Marian 02.09.2010 08:15 » Глава 19 Глава 19






Марина перевернулась на спину и посмотрела в ясное голубое небо, по которому медленно проплывали белые облака, так похожие на большие мягкие подушки. Солнце ослепило ее на мгновение, и ей пришлось прикрыть глаза рукой.
- У меня онемела рука, - пожаловалась она Сергею.
- Такова участь моделей – недвижимость, а после нее – онемевшие члены, - улыбнулся он, дорисовывая углем последние штрихи. Сергей сидел четь поодаль от нее, скрестив по-турецки ноги, и рисовал очередной ее набросок.

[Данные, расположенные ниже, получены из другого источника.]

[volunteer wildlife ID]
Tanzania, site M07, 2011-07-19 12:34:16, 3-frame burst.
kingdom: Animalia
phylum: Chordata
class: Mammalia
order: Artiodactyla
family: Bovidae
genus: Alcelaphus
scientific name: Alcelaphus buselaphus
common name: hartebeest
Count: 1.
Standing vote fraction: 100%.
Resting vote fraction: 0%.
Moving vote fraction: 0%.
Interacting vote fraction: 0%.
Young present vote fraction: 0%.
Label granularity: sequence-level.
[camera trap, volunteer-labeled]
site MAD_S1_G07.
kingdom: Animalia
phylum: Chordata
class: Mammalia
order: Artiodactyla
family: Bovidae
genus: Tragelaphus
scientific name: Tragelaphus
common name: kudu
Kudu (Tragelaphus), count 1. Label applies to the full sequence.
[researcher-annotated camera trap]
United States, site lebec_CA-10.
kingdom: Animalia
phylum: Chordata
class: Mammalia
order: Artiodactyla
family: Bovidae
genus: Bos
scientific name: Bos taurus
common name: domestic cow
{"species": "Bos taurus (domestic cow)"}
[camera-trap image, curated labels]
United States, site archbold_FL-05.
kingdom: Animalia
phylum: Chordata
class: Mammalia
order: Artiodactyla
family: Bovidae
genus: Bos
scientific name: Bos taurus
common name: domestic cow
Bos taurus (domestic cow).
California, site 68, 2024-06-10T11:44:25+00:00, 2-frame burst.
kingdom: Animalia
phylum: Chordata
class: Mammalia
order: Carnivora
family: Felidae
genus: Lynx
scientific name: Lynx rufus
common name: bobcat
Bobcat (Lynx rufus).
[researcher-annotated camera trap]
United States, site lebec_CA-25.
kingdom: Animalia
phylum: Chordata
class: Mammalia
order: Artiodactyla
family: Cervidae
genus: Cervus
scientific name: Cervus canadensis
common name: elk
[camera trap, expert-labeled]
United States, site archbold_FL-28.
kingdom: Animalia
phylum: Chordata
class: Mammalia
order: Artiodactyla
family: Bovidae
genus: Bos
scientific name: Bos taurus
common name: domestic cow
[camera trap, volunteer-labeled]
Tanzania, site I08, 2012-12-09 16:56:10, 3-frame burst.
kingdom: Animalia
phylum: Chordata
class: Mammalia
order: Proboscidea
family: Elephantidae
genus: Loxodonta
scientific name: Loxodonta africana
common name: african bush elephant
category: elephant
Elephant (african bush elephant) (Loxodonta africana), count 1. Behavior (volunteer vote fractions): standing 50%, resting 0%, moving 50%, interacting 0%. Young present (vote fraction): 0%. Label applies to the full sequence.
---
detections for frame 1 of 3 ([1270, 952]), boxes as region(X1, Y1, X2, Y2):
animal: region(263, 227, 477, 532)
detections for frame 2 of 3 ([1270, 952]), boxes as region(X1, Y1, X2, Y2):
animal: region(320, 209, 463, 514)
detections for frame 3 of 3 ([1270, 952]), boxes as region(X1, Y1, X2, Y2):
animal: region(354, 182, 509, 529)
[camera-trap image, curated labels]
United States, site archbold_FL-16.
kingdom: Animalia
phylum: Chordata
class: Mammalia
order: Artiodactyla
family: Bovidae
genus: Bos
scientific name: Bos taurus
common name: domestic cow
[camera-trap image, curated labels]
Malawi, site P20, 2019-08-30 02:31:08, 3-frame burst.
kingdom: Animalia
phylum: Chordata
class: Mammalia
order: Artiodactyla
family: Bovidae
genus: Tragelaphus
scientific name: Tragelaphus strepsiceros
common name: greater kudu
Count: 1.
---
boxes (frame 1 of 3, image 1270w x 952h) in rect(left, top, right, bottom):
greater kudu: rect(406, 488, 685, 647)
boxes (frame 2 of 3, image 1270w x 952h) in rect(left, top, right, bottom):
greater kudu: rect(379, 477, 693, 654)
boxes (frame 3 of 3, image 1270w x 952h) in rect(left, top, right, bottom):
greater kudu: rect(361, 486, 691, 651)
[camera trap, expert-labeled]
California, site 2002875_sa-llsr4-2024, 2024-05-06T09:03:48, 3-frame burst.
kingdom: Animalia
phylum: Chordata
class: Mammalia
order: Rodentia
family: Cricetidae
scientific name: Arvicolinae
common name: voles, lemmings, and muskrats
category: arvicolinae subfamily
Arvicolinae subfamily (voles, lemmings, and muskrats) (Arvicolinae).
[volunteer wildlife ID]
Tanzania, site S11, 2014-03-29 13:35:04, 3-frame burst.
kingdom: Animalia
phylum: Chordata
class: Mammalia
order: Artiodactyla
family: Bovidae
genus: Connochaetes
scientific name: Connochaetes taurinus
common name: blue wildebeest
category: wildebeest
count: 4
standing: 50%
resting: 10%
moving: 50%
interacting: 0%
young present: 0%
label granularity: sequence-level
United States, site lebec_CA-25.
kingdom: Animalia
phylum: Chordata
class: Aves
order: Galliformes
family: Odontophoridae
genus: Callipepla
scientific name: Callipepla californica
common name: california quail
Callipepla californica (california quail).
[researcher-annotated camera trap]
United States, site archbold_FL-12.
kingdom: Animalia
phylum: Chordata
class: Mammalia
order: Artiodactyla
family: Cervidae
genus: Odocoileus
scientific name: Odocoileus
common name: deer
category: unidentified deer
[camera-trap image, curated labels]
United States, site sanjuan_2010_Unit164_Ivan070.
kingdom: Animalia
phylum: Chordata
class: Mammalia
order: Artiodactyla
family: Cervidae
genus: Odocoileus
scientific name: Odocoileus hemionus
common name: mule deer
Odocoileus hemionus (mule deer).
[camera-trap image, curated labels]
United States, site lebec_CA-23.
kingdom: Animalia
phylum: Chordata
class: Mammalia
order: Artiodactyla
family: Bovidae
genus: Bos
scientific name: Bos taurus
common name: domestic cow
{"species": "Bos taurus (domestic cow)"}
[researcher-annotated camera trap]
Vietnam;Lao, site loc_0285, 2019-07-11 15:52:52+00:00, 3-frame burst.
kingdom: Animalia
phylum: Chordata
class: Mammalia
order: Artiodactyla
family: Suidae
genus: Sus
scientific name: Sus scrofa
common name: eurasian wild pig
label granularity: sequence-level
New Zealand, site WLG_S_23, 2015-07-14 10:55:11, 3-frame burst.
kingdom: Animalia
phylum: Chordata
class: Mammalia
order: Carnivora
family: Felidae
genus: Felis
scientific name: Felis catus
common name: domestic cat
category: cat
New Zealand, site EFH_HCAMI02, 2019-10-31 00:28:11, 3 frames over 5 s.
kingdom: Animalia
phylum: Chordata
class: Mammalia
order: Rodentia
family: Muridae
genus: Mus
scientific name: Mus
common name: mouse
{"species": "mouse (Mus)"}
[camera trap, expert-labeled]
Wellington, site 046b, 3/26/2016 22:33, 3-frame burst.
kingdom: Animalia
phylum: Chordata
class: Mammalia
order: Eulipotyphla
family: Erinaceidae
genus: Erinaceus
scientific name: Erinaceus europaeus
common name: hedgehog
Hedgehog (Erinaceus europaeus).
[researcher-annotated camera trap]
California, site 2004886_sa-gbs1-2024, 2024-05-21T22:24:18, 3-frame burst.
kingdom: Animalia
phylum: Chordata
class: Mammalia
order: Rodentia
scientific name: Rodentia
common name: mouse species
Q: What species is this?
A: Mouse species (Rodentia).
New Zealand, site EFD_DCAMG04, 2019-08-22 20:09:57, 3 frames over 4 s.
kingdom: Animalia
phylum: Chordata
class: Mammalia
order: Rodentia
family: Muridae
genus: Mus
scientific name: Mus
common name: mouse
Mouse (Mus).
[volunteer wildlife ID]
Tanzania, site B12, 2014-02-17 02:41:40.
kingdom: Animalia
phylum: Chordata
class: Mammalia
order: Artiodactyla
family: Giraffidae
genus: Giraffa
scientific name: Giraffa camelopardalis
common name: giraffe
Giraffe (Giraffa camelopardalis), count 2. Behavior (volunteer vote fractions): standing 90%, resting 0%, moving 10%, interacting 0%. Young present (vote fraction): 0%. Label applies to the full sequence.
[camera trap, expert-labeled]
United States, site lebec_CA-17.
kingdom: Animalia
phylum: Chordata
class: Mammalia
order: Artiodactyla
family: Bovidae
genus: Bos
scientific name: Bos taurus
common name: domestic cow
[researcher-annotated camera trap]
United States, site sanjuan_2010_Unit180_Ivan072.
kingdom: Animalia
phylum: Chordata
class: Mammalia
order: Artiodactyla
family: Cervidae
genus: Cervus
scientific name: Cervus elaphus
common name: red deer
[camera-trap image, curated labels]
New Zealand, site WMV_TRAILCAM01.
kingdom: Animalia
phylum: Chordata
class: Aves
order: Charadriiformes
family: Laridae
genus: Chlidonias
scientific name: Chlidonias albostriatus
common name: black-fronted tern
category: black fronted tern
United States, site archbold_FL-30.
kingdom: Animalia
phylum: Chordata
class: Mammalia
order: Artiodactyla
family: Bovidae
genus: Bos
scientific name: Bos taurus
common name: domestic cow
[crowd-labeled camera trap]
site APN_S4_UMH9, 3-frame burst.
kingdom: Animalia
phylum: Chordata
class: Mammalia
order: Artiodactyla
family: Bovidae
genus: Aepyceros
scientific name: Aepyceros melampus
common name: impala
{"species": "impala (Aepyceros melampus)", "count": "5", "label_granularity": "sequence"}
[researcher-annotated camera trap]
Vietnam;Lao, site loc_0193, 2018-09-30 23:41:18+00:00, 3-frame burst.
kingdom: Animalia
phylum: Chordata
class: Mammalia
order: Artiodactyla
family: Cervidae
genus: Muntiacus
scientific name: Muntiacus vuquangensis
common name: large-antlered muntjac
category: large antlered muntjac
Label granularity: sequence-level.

В это утро он поднялся в преотличнейшем настроении, словно вчерашняя исповедь сняла тот груз с его души, что мешал ему полностью наслаждаться жизнью. Он решил, что им непременно надо выбраться куда-нибудь на прогулку. И вот они теперь тут, на небольшой полянке у луга, расположились в высокой траве среди белоснежных головок полевых ромашек на импровизированный пикник.

- Надо вернуть тебе румянец на щеки, - улыбнулся тогда Сергей. – А то у тебя какой-то изможденный вид, дорогая супруга.
- Не мудрено, при таком-то ненасытном супруге, - отшутилась Марина, и муж в одном стремительном движении поймал ее и снова повалил на постель, щекоча ее в чувствительных местах, что вызывало у нее приступы безудержного смеха.

На пикник они смогли выбраться после этого только после полудня, все никак не могли оторваться друг от друга. Сергей помог ей одеться, выполняя роль горничной, настаивая на том, что он не намерен ни одной минуты ее внимания делить за эти три дня с кем-либо.
- Это неверно и невежливо по отношению к хозяевам, - напомнила ему Марина.
- В свой медовый месяц я отказываюсь соблюдать любые правила приличий, - возразил ей Сергей. – Разве я не доказал это прошлым днем и ночью? Хорошо-хорошо, не смотри на меня таким взглядом, дорогая женушка. Мы поужинаем с ними завтра, в последний вечер перед моим отъездом.
Марина невольно сжалась при этих словах. Последний вечер. Как больно для нее прозвучали эти слова! Она снова вспомнила свои недавние страхи и покрепче прижалась к мужу.
- Обещай мне, что с тобой ничего не случится, - попросила Марина шепотом.
Сергей взял ее за подбородок и поднял ее лицо вверх, заставляя взглянуть ему в глаза.
- Обещаю, что ничто не сможет разлучить тебя со мной. Я вернусь даже с того света, если будет нужно.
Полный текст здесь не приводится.